Capítulo XII: LA INTELIGENCIA DE LOS
EXTRANJEROS
VAUGHAN le contempló sin
sorprenderse. Hay que confesar que, en aquellos momentos, no tenía
noción de sus propios sentimientos. Todo era curioso, irreal; la
vista a través de las ventanas, el calor y el olor de la
habitación, la dureza del metal de las paredes. Era como si se
encontrara lejos de sí mismo; separado, observando...

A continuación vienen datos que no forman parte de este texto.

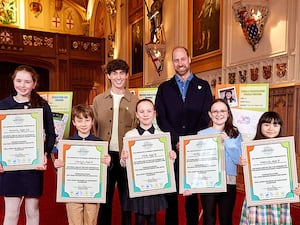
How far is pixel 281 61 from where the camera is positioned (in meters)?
5.49

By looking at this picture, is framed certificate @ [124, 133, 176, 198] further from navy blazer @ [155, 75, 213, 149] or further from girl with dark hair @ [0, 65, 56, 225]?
girl with dark hair @ [0, 65, 56, 225]

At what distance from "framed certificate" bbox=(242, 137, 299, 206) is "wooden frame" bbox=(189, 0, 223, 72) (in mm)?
4665

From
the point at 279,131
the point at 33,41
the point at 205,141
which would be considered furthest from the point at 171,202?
the point at 33,41

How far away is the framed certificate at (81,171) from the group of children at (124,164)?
7cm

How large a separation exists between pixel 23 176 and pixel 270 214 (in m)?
2.01

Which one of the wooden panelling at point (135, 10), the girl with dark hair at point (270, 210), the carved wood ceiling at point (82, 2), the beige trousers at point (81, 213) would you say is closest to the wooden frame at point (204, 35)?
the wooden panelling at point (135, 10)

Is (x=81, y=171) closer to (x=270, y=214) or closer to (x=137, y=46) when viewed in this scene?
(x=270, y=214)

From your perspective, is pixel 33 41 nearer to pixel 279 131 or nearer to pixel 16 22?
pixel 16 22

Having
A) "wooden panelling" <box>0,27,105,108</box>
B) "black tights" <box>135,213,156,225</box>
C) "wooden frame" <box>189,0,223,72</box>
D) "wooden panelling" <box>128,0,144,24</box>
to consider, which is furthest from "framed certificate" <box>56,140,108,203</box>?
"wooden panelling" <box>0,27,105,108</box>

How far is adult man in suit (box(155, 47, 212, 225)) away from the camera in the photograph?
347 cm

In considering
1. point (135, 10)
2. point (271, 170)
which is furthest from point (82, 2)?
point (271, 170)

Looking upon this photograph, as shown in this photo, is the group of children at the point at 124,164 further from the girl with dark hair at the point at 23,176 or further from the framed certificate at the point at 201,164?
the framed certificate at the point at 201,164

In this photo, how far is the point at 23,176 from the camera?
2.96 meters

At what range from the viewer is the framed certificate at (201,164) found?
290 centimetres
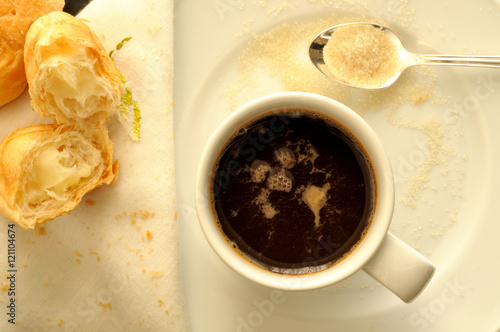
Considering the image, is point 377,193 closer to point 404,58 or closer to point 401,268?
point 401,268

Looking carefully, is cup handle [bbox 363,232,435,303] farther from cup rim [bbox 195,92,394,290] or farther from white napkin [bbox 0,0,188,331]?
white napkin [bbox 0,0,188,331]

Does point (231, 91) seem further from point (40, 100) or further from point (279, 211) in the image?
point (40, 100)

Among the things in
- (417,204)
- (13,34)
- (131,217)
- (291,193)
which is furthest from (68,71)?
(417,204)

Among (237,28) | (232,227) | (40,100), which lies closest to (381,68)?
(237,28)

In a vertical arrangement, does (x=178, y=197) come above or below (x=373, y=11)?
below

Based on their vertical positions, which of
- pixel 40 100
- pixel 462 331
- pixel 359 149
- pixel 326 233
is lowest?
pixel 462 331

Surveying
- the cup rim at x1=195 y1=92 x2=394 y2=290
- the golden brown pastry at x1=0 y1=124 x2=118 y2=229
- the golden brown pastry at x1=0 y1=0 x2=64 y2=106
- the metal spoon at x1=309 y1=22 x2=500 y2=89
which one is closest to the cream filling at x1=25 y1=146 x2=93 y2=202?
the golden brown pastry at x1=0 y1=124 x2=118 y2=229
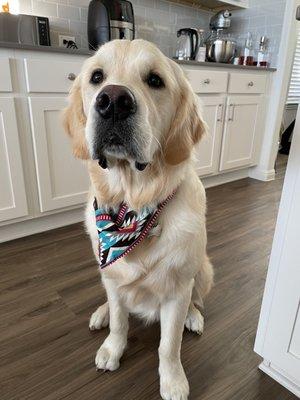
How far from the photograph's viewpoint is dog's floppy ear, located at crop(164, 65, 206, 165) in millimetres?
763

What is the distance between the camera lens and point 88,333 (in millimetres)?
1098

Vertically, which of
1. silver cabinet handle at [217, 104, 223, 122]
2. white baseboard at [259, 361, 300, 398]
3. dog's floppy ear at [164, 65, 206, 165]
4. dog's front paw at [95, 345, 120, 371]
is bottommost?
white baseboard at [259, 361, 300, 398]

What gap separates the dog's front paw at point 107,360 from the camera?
0.95 metres

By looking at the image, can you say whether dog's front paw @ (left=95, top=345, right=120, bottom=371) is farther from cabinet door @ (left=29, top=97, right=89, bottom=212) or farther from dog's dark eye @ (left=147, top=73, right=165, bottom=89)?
cabinet door @ (left=29, top=97, right=89, bottom=212)

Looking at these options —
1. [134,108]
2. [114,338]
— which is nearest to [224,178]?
[114,338]

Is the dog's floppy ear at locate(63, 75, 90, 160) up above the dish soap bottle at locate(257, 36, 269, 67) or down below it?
below

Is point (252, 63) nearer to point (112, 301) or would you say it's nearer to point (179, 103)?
point (179, 103)

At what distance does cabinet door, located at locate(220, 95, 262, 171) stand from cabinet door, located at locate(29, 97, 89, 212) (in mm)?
1325

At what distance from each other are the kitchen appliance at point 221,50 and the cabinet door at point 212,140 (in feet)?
1.69

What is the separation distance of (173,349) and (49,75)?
1369mm

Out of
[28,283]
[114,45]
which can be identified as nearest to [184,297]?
[114,45]

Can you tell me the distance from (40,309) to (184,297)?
2.19 feet

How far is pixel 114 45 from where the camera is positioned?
0.76 m

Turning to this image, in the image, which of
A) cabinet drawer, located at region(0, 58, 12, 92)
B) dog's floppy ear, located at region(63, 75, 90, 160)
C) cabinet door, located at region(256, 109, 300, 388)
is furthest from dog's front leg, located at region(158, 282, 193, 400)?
cabinet drawer, located at region(0, 58, 12, 92)
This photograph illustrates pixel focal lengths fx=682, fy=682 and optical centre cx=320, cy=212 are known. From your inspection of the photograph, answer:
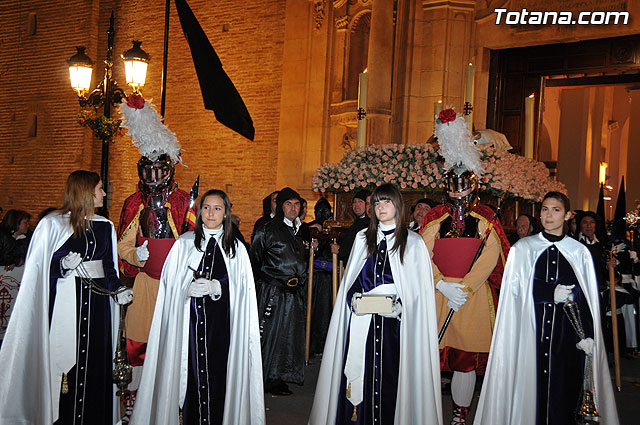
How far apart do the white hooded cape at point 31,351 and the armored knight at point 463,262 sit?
3.27 metres

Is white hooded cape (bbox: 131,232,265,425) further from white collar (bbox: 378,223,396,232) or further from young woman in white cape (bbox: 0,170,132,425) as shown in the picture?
white collar (bbox: 378,223,396,232)

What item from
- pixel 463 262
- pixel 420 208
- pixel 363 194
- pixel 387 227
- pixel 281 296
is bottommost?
pixel 281 296

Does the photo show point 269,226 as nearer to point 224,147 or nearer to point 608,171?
point 224,147

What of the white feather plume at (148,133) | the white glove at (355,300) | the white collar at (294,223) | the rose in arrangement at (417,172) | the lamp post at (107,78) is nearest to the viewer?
the white glove at (355,300)

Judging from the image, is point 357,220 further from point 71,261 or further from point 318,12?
point 318,12

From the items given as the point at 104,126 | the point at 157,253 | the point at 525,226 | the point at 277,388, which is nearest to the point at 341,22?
the point at 104,126

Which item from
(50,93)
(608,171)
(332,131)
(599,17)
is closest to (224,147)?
(332,131)

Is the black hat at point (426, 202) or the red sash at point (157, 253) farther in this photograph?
the black hat at point (426, 202)

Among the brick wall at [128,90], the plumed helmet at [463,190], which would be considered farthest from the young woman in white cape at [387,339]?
the brick wall at [128,90]

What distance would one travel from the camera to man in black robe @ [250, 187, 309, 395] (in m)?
7.64

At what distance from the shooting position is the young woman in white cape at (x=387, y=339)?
5121mm

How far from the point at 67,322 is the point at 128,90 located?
16.2 m

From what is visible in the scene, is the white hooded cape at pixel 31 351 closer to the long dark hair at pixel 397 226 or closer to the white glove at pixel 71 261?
the white glove at pixel 71 261

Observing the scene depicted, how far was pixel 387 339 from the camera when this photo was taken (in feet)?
17.2
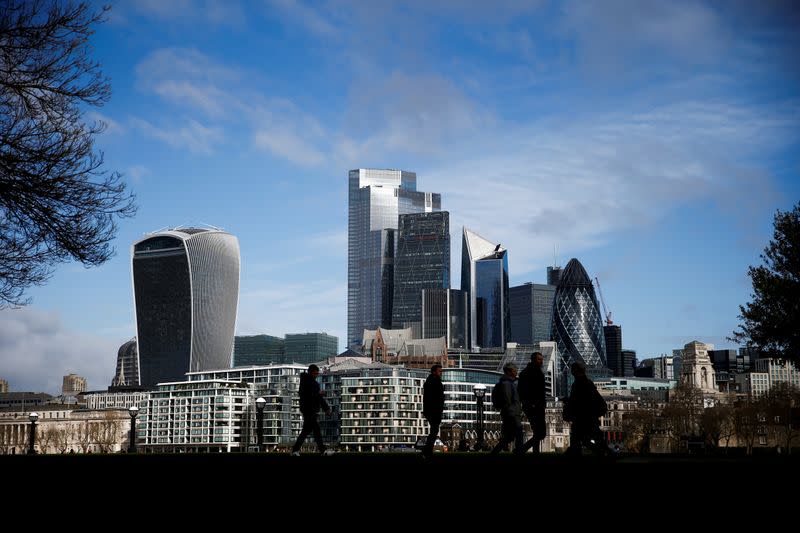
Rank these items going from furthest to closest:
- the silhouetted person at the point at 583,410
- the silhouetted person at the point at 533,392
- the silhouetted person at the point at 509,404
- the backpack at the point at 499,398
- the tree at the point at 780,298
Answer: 1. the tree at the point at 780,298
2. the silhouetted person at the point at 533,392
3. the backpack at the point at 499,398
4. the silhouetted person at the point at 509,404
5. the silhouetted person at the point at 583,410

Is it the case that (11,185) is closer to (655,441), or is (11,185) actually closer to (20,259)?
(20,259)

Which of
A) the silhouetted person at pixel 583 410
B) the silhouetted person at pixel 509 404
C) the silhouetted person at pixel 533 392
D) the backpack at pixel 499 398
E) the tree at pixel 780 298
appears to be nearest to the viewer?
the silhouetted person at pixel 583 410

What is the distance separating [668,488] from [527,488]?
6.36ft

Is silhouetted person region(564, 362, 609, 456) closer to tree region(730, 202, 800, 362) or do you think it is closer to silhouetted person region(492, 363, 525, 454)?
silhouetted person region(492, 363, 525, 454)

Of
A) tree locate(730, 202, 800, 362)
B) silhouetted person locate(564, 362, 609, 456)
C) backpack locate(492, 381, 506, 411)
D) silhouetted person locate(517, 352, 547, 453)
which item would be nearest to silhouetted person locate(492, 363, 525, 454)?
backpack locate(492, 381, 506, 411)

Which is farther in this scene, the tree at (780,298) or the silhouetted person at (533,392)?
the tree at (780,298)

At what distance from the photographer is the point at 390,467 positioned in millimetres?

Pensó: «Exactamente como en la fotografía
tomada por Stanley.» El piloto era tan parecido al murciélago del
retrato de Dunstead que Vaughan llegó a admitir que podía ser el
mismo.
Estaba de pie en la puerta, con las alas
plegadas a su cuerpo de piel gris, sedosa y suave. Los ojos
inteligentes y brillantes miraban desde una cabeza fina y
puntiaguda; los pies, observó Vaughan, eran lo suficientemente
desarrollados para sostener su peso. No tenía manos —en el sentido
que nosotros lo entendemos— porque los dedos formaban parte de la
estructura de las alas; pero los pulgares se extendían
libremente.
Las alas estaban constituidas por una fina
membrana que unía el cuello, las extremidades y como una forma de
cola. Las piernas eran cortas, la cabeza achatada; todo él no era
sino un cuerpo con alas.
Vaughan y el piloto permanecieron en
silencio, espiándose mutuamente. Luego, la voz de Ann rompió el
forzado silencio:
—¡Tengo miedo, Neil!
«Si —pensó Neil—: aquello parecía una
creación de pesadilla.»
El piloto avanzó rozando casi a Vaughan y
desapareció por la puerta exterior que abrió de algún modo secreto.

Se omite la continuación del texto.